*Exercise brief*:
Answer these questions using the park excerpt below.
1. Where do most of the Rock Wallabies like to hang out?
2. What can swimmers in the weir swim across to and try to climb?
3. Which place does the excerpt suggest for a day trip if you want somewhere to swim?

*Excerpted passage*:
------------
If you happen to be here on your own at the time you’ll get swarmed with the little furry creatures, however if there are other people you won’t get hassled as much as the love is shared around. Most of the Rock Wallabies like to hang out near the entrance as they know this is where everyone comes in, however you’ll still catch a number of them pouncing around within the park as you walk, just not as many.

Once you’ve finished playing around with the Rock Wallabies the first thing to go and see is the weir. The pristine waters of the weir are ideal for a nice afternoon swim to get out of the heat, however be warned it can still be quite chilly in the water.

I’ve swum in here on two occasions and it can be quite pleasant. The second time I did it, it was really cold and I didn’t last being in the water very long at all. You can also swim across to a large boulder in the middle of the water and attempt to climb it before jumping back off into the water.

On my three other visits to the park you were also allowed to climb up along the weir and jump off from here, however on this occasion safety barriers were installed with signs restricting people’s movements. Personally I wouldn’t come here if you are just looking for a place to swim, come here to enjoy the scenery and the hikes. If you’re looking for somewhere for swimming although it is a lot more crowded, consider a day trip to Mossman Gorge.
------------
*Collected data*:
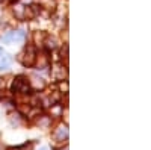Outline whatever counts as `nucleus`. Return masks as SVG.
<instances>
[{
	"mask_svg": "<svg viewBox=\"0 0 151 150\" xmlns=\"http://www.w3.org/2000/svg\"><path fill=\"white\" fill-rule=\"evenodd\" d=\"M29 90H30V82L27 80V78L18 76L12 82V93L14 94H26Z\"/></svg>",
	"mask_w": 151,
	"mask_h": 150,
	"instance_id": "f257e3e1",
	"label": "nucleus"
},
{
	"mask_svg": "<svg viewBox=\"0 0 151 150\" xmlns=\"http://www.w3.org/2000/svg\"><path fill=\"white\" fill-rule=\"evenodd\" d=\"M11 62H12V58L9 55H2V61H0V68L5 70L11 65Z\"/></svg>",
	"mask_w": 151,
	"mask_h": 150,
	"instance_id": "1a4fd4ad",
	"label": "nucleus"
},
{
	"mask_svg": "<svg viewBox=\"0 0 151 150\" xmlns=\"http://www.w3.org/2000/svg\"><path fill=\"white\" fill-rule=\"evenodd\" d=\"M44 44H45V47L48 49V50H53V49H56V40L55 38H47L44 40Z\"/></svg>",
	"mask_w": 151,
	"mask_h": 150,
	"instance_id": "f8f14e48",
	"label": "nucleus"
},
{
	"mask_svg": "<svg viewBox=\"0 0 151 150\" xmlns=\"http://www.w3.org/2000/svg\"><path fill=\"white\" fill-rule=\"evenodd\" d=\"M35 61H36V65H38V68H40V70L47 68L48 64H50V58L47 56V53H40V55H36Z\"/></svg>",
	"mask_w": 151,
	"mask_h": 150,
	"instance_id": "20e7f679",
	"label": "nucleus"
},
{
	"mask_svg": "<svg viewBox=\"0 0 151 150\" xmlns=\"http://www.w3.org/2000/svg\"><path fill=\"white\" fill-rule=\"evenodd\" d=\"M36 17V11L33 6H26L24 8V20H32Z\"/></svg>",
	"mask_w": 151,
	"mask_h": 150,
	"instance_id": "6e6552de",
	"label": "nucleus"
},
{
	"mask_svg": "<svg viewBox=\"0 0 151 150\" xmlns=\"http://www.w3.org/2000/svg\"><path fill=\"white\" fill-rule=\"evenodd\" d=\"M14 40H15V32H9V33H6L3 36V43L5 44H9L11 41H14Z\"/></svg>",
	"mask_w": 151,
	"mask_h": 150,
	"instance_id": "4468645a",
	"label": "nucleus"
},
{
	"mask_svg": "<svg viewBox=\"0 0 151 150\" xmlns=\"http://www.w3.org/2000/svg\"><path fill=\"white\" fill-rule=\"evenodd\" d=\"M35 58H36V52H35L33 46H27L23 50V53L18 56V59L21 61V64L24 67H32L35 64Z\"/></svg>",
	"mask_w": 151,
	"mask_h": 150,
	"instance_id": "f03ea898",
	"label": "nucleus"
},
{
	"mask_svg": "<svg viewBox=\"0 0 151 150\" xmlns=\"http://www.w3.org/2000/svg\"><path fill=\"white\" fill-rule=\"evenodd\" d=\"M24 5H15L14 6V15L18 20H24Z\"/></svg>",
	"mask_w": 151,
	"mask_h": 150,
	"instance_id": "0eeeda50",
	"label": "nucleus"
},
{
	"mask_svg": "<svg viewBox=\"0 0 151 150\" xmlns=\"http://www.w3.org/2000/svg\"><path fill=\"white\" fill-rule=\"evenodd\" d=\"M38 3H40L42 8H45V9L55 8V0H38Z\"/></svg>",
	"mask_w": 151,
	"mask_h": 150,
	"instance_id": "9b49d317",
	"label": "nucleus"
},
{
	"mask_svg": "<svg viewBox=\"0 0 151 150\" xmlns=\"http://www.w3.org/2000/svg\"><path fill=\"white\" fill-rule=\"evenodd\" d=\"M32 80H33V86H35L36 90H42L44 86H45V82H44V79L38 78V76H32Z\"/></svg>",
	"mask_w": 151,
	"mask_h": 150,
	"instance_id": "9d476101",
	"label": "nucleus"
},
{
	"mask_svg": "<svg viewBox=\"0 0 151 150\" xmlns=\"http://www.w3.org/2000/svg\"><path fill=\"white\" fill-rule=\"evenodd\" d=\"M40 150H50V149H48V147H47V146H44V147H41V149H40Z\"/></svg>",
	"mask_w": 151,
	"mask_h": 150,
	"instance_id": "f3484780",
	"label": "nucleus"
},
{
	"mask_svg": "<svg viewBox=\"0 0 151 150\" xmlns=\"http://www.w3.org/2000/svg\"><path fill=\"white\" fill-rule=\"evenodd\" d=\"M0 56H2V49H0Z\"/></svg>",
	"mask_w": 151,
	"mask_h": 150,
	"instance_id": "a211bd4d",
	"label": "nucleus"
},
{
	"mask_svg": "<svg viewBox=\"0 0 151 150\" xmlns=\"http://www.w3.org/2000/svg\"><path fill=\"white\" fill-rule=\"evenodd\" d=\"M60 56L64 58L65 61H68V44L64 46V49H62V52H60Z\"/></svg>",
	"mask_w": 151,
	"mask_h": 150,
	"instance_id": "2eb2a0df",
	"label": "nucleus"
},
{
	"mask_svg": "<svg viewBox=\"0 0 151 150\" xmlns=\"http://www.w3.org/2000/svg\"><path fill=\"white\" fill-rule=\"evenodd\" d=\"M36 126H40V128H48L50 124H52V118L47 117V115H41L40 118H36Z\"/></svg>",
	"mask_w": 151,
	"mask_h": 150,
	"instance_id": "39448f33",
	"label": "nucleus"
},
{
	"mask_svg": "<svg viewBox=\"0 0 151 150\" xmlns=\"http://www.w3.org/2000/svg\"><path fill=\"white\" fill-rule=\"evenodd\" d=\"M47 38V35L44 32H36L35 33V41L36 43H40V44H44V40Z\"/></svg>",
	"mask_w": 151,
	"mask_h": 150,
	"instance_id": "ddd939ff",
	"label": "nucleus"
},
{
	"mask_svg": "<svg viewBox=\"0 0 151 150\" xmlns=\"http://www.w3.org/2000/svg\"><path fill=\"white\" fill-rule=\"evenodd\" d=\"M55 76L59 79V80H64V78L67 76V68L64 67V65H56V68H55Z\"/></svg>",
	"mask_w": 151,
	"mask_h": 150,
	"instance_id": "423d86ee",
	"label": "nucleus"
},
{
	"mask_svg": "<svg viewBox=\"0 0 151 150\" xmlns=\"http://www.w3.org/2000/svg\"><path fill=\"white\" fill-rule=\"evenodd\" d=\"M26 149V146H23V147H14V149H11V150H24Z\"/></svg>",
	"mask_w": 151,
	"mask_h": 150,
	"instance_id": "dca6fc26",
	"label": "nucleus"
},
{
	"mask_svg": "<svg viewBox=\"0 0 151 150\" xmlns=\"http://www.w3.org/2000/svg\"><path fill=\"white\" fill-rule=\"evenodd\" d=\"M55 140L58 143H62V141H65L68 138V128H67V124H59L58 129H55Z\"/></svg>",
	"mask_w": 151,
	"mask_h": 150,
	"instance_id": "7ed1b4c3",
	"label": "nucleus"
}]
</instances>
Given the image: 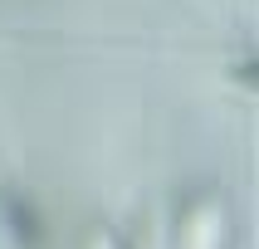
------------
*Expected answer*:
1. Near the entrance.
2. A large boulder in the middle of the water.
3. Mossman Gorge.